作品タイトル不明
51「死の神って死神と何が違うのかわからなくね?」
「――え? い」
「もし、嫌です、などと言ったら君の学校での生活態度を誇張してお母様にご報告します」
「月読先生に忠誠を、誓います!」
夏樹は神に逆らうような愚か者ではない。
死の神を殺したいのはやまやまだが、月読命がわざわざ連絡をしてまで止めるというのなら、それ相応の理由があるのだろう。
――もしくは、夏樹では勝てないと思っているのかもしれない。
「お待たせ、死の神。月読先生は吉座くんいらないって! 持って帰っていいよー!」
「……そうか。ならば連れて来い」
「てめえが取りに来い」
「……由良くん、あなたが渡しに行きなさい」
「へい!」
通話を切るのを忘れていた夏樹が従順に従う。
「へへへ、どーぞ」
吉座の足を掴んで引きずると、持ち上げて死の神へ渡す。
「……ああ」
死の神は特に何も言わず、吉座の足を掴んで受け取った。
「うっす。
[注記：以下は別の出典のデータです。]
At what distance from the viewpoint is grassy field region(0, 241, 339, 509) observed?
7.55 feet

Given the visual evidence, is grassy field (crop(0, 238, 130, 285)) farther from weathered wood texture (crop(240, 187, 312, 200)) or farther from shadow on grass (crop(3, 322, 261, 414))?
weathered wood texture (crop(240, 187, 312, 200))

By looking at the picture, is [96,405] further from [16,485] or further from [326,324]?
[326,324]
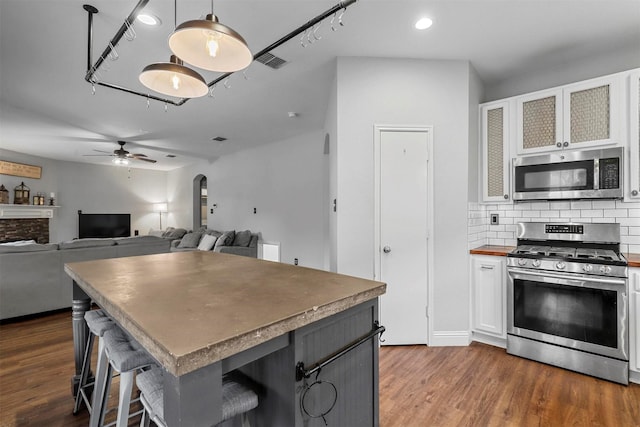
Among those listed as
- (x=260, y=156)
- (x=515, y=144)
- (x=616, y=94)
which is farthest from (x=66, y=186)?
(x=616, y=94)

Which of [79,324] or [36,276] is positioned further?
[36,276]

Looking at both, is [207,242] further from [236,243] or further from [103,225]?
[103,225]

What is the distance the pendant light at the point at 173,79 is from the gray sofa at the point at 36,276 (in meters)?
3.49

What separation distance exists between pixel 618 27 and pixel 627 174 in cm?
119

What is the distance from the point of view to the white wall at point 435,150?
110 inches

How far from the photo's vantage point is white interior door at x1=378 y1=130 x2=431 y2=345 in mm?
2822

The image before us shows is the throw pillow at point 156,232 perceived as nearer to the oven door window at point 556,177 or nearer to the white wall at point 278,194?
the white wall at point 278,194

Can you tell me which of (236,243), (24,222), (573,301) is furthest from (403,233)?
(24,222)

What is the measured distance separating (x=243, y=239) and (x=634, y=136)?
5.81m

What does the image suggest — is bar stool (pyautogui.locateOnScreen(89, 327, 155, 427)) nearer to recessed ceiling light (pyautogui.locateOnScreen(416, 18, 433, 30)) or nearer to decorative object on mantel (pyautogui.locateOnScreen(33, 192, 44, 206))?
recessed ceiling light (pyautogui.locateOnScreen(416, 18, 433, 30))

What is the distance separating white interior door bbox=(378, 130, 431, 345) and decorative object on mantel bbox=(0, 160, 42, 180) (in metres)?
8.17

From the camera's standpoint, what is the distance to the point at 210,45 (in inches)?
52.1

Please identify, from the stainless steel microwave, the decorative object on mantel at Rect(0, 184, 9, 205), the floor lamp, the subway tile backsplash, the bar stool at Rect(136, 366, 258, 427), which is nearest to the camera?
the bar stool at Rect(136, 366, 258, 427)

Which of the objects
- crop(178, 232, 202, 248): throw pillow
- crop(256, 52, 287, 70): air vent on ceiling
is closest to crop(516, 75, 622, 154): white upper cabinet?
crop(256, 52, 287, 70): air vent on ceiling
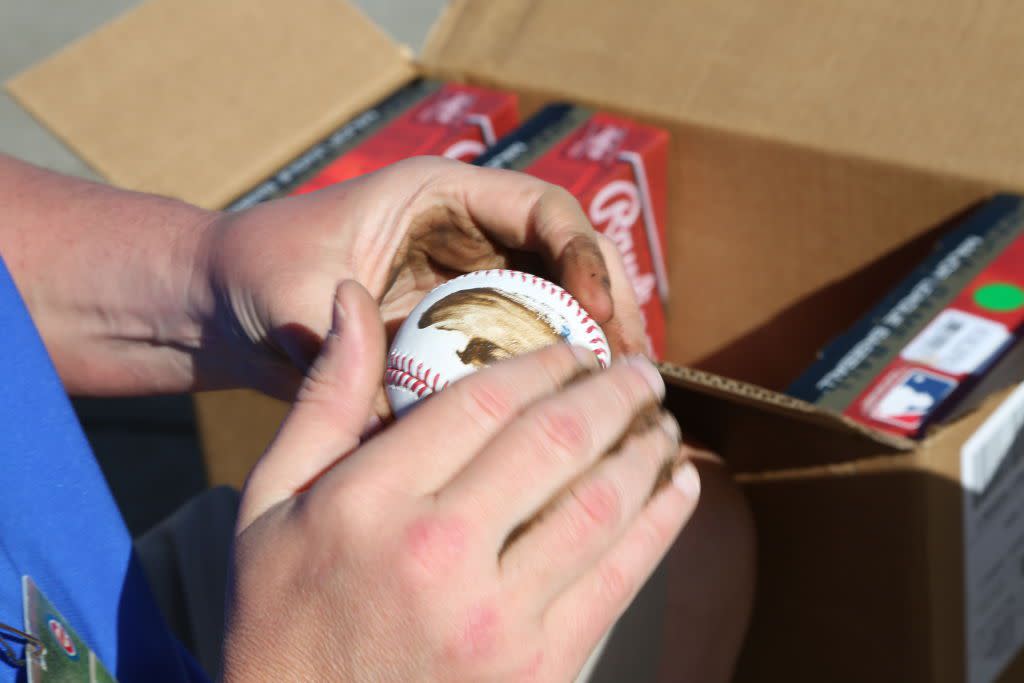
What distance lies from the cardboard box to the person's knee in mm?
48

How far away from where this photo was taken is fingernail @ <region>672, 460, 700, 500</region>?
996mm

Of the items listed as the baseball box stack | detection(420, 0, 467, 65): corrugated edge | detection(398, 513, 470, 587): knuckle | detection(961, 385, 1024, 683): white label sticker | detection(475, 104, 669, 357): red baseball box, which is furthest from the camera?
detection(420, 0, 467, 65): corrugated edge

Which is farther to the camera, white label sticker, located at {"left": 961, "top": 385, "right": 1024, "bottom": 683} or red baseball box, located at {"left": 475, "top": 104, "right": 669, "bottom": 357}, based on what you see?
red baseball box, located at {"left": 475, "top": 104, "right": 669, "bottom": 357}

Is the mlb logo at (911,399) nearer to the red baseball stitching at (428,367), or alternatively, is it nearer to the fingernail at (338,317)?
the red baseball stitching at (428,367)

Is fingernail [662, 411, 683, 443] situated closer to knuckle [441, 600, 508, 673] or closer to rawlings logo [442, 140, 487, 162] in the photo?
knuckle [441, 600, 508, 673]

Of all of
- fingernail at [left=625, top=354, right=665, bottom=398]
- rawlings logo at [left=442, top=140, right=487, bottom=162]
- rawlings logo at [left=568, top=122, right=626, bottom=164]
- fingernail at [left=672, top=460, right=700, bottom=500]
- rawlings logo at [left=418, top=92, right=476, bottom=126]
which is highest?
fingernail at [left=625, top=354, right=665, bottom=398]

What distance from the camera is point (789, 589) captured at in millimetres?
1639

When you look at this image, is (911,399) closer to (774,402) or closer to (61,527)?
(774,402)

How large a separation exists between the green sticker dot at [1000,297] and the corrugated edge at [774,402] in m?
0.47

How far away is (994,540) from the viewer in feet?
4.85

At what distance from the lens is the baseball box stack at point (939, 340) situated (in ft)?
4.86

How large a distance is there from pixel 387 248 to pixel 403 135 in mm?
770

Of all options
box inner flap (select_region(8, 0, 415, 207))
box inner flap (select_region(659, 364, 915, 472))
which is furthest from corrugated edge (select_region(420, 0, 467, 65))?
box inner flap (select_region(659, 364, 915, 472))

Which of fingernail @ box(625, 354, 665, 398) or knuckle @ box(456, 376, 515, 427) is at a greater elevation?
fingernail @ box(625, 354, 665, 398)
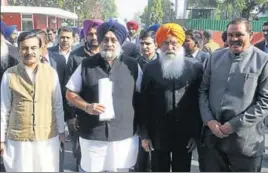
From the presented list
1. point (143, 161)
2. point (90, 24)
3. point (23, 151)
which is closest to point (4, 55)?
point (23, 151)

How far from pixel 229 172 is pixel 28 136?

あ、へくしゅっ! あ、ごめんなさい。なっちゃんったらうっかりさん。くしゃみした勢いで吉座くんの顔に蹴り入れちゃった! 端正なお顔が潰れちゃってない? いやね、もう!」
「……気にするな。特別端正ではない」
「……辛口じゃん」
吉座を無条件で引き渡すことが不満でならない夏樹がわざとらしいくしゃみと一緒に吉座の顔に蹴りを入れても、死の神は特に気にした様子がない。
「聞こえているか、月読命」
「――ええ、聞こえていますよ」
死の神は、夏樹のスマホに向かって声をかけた。
「由良夏樹がどのような挑発をしようと殺すつもりはない。安心しろ」
「それは、どうも」
「加座間吉座に関してもお前が気にする範疇外での悪さはしていない。先ほども言ったが、私と加座間吉座は利害の一致で協力関係にあるが仲間でも、友でもない。死なれたら都合が悪いので回収に来ただけだ。私も特別お前たちが困るようなことをするつもりはない」
「その言葉をどこまで信じていいやら悩みますね」
月読の警戒はスマホ越しにもわかる。
「信頼する必要はない。これは親切な忠告だ。死にたくなければ私に関わるな。それだけだ。私にも私のすることがある。邪魔をするのならば、殺す。死にたければ、かかってくるといい。死の神が全力を持って相手をしよう」
「……その時が来ないことを祈りましょう」
「そうしておけ。――では、私は戻る。さらばだ」
死の神は吉座の足を掴んだまま、引きずってゆっくり歩いていく。
その背中は無防備だが、強者ゆえの余裕と見れた。
「なあ、あんたさ!」
「――なんだ?」
夏樹が声をかけると、死の神は足を止めるが振り返らなかった。
「あんたが加座間吉座と組むことで得る利ってなに?」
純粋な問いかけに、死の神は迷うことなく言った。
「――金だ」
「あら、やだ俗っぽい」
つい本音が出てしまった夏樹に、千手たちが顔を青くする。
だが、死の神は気にした様子はない。
「そうだな。そうかもしれない。しかし、金を欲する者がいることは決して悪いことではない。私は――いや、なんでもない。少し話しすぎた。では、さらばだ、由良夏樹」
「サラダバー」
夏樹は軽く手を上げて返事をした。
刹那、死の神の姿は消えた。
まだこのあたりに残っていた神気の息苦しさも一緒に。
「死の神が金を必要とするのねぇ。何に金を使いたいのかまったく見当がつかないや」
もちろん、夏樹の疑問が晴れることはなかった。